⟨

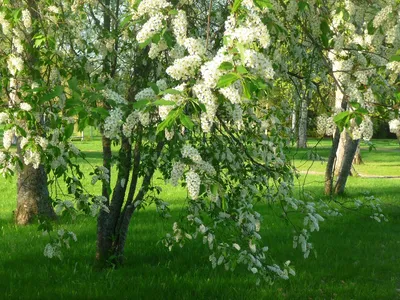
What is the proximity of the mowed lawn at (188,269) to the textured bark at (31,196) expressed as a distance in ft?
1.06

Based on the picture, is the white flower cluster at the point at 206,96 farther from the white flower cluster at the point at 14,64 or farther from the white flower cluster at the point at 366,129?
the white flower cluster at the point at 14,64

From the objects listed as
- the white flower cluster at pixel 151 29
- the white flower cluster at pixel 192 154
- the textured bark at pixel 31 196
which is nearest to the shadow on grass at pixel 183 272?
the textured bark at pixel 31 196

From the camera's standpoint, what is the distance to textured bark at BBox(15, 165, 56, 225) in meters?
9.02

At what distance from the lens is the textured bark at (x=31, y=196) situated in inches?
355

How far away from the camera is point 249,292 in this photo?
19.9 feet

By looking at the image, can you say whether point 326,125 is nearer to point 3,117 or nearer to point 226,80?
point 226,80

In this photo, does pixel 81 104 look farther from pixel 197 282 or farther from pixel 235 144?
pixel 197 282

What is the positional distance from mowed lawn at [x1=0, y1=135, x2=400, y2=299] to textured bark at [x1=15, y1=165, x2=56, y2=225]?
0.32 m

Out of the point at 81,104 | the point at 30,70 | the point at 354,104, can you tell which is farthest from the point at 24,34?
the point at 354,104

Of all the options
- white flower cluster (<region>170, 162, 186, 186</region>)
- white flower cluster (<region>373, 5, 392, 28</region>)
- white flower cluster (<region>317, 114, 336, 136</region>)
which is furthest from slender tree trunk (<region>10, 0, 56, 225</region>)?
white flower cluster (<region>373, 5, 392, 28</region>)

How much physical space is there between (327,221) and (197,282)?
193 inches

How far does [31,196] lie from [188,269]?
3.78m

⟩

■ Stated exercise
Copy all of the lines above word for word, leaving out the pictures.

■ Final result
What is the proximity of the mowed lawn at (188,269) to the textured bark at (31,196) expressed as a distance in ft?
1.06

Based on the picture, is the white flower cluster at the point at 206,96 farther from the white flower cluster at the point at 14,64 or farther from the white flower cluster at the point at 366,129?
the white flower cluster at the point at 14,64

From the objects listed as
- the white flower cluster at pixel 151 29
- the white flower cluster at pixel 192 154
- the textured bark at pixel 31 196
which is nearest to the shadow on grass at pixel 183 272?
the textured bark at pixel 31 196

From the camera's standpoint, what is the distance to textured bark at BBox(15, 165, 56, 225) in meters?
9.02

At what distance from the lens is the textured bark at (x=31, y=196) situated in inches?
355

How far away from the camera is point 249,292 in this photo?
19.9 feet

By looking at the image, can you say whether point 326,125 is nearer to point 3,117 or nearer to point 226,80?
point 226,80

In this photo, does pixel 81 104 look farther from pixel 197 282 or farther from pixel 235 144?
pixel 197 282

What is the positional distance from mowed lawn at [x1=0, y1=135, x2=400, y2=299] to textured bark at [x1=15, y1=165, x2=56, y2=225]?
0.32 m

Out of the point at 81,104 | the point at 30,70 | the point at 354,104, can you tell which is farthest from the point at 24,34?
the point at 354,104

Of all the options
- white flower cluster (<region>170, 162, 186, 186</region>)
- white flower cluster (<region>373, 5, 392, 28</region>)
- white flower cluster (<region>317, 114, 336, 136</region>)
which is furthest from slender tree trunk (<region>10, 0, 56, 225</region>)?
white flower cluster (<region>373, 5, 392, 28</region>)

How much physical space is there between (327,221) and (197,282)?
193 inches

How far does [31,196] lie from [188,269]?
3.78m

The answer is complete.